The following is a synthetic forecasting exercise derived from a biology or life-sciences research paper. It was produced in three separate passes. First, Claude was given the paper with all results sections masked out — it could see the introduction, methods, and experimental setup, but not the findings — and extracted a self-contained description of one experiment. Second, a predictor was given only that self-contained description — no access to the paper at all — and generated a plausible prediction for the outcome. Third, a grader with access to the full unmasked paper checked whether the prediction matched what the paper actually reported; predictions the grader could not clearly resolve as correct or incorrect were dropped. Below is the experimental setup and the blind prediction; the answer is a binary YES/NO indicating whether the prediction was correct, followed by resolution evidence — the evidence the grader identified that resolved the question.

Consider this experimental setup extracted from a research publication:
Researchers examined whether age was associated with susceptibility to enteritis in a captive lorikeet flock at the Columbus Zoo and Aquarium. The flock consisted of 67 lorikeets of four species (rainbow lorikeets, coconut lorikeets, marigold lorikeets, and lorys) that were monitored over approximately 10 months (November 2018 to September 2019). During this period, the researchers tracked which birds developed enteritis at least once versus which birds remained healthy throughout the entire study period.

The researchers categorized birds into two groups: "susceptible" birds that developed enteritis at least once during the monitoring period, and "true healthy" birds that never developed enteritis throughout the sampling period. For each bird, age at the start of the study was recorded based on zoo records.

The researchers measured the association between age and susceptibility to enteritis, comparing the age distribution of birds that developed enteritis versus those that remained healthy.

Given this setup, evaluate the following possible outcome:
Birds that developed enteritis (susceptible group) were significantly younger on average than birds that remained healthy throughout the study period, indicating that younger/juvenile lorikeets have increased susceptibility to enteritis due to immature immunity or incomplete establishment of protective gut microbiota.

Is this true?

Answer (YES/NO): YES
...
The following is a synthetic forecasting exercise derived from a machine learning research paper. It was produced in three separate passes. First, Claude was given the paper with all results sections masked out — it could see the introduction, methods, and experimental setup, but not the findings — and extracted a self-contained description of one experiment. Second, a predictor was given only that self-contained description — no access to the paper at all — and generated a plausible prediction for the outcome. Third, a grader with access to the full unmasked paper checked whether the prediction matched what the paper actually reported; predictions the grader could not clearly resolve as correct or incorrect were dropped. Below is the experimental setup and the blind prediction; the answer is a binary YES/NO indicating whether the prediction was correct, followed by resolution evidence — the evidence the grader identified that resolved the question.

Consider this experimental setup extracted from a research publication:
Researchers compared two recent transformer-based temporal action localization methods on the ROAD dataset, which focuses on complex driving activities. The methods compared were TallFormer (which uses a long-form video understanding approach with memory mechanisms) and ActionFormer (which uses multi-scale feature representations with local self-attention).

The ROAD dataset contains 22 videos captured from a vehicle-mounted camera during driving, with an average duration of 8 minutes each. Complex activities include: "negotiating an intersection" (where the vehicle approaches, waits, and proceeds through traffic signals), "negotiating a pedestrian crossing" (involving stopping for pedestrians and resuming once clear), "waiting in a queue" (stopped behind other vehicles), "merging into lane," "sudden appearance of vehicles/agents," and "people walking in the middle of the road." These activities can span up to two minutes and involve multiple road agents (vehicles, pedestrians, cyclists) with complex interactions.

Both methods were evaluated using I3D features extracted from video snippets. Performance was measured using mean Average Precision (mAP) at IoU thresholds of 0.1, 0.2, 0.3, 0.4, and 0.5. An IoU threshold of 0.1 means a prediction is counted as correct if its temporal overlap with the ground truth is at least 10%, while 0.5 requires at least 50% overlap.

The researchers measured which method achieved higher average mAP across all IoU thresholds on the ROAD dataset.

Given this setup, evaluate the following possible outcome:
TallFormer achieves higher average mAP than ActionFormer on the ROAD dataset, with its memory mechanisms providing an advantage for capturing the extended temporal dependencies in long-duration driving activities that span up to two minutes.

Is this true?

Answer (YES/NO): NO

*PROBLEM DESCRIPTION*: Among the entries above, find the line with "TallFormer achieves higher" and the line with "Answer (YES/NO): NO"; give again exactly these two lines and all lines between them.

*EXERCISE RESPONSE*:
TallFormer achieves higher average mAP than ActionFormer on the ROAD dataset, with its memory mechanisms providing an advantage for capturing the extended temporal dependencies in long-duration driving activities that span up to two minutes.

Is this true?

Answer (YES/NO): NO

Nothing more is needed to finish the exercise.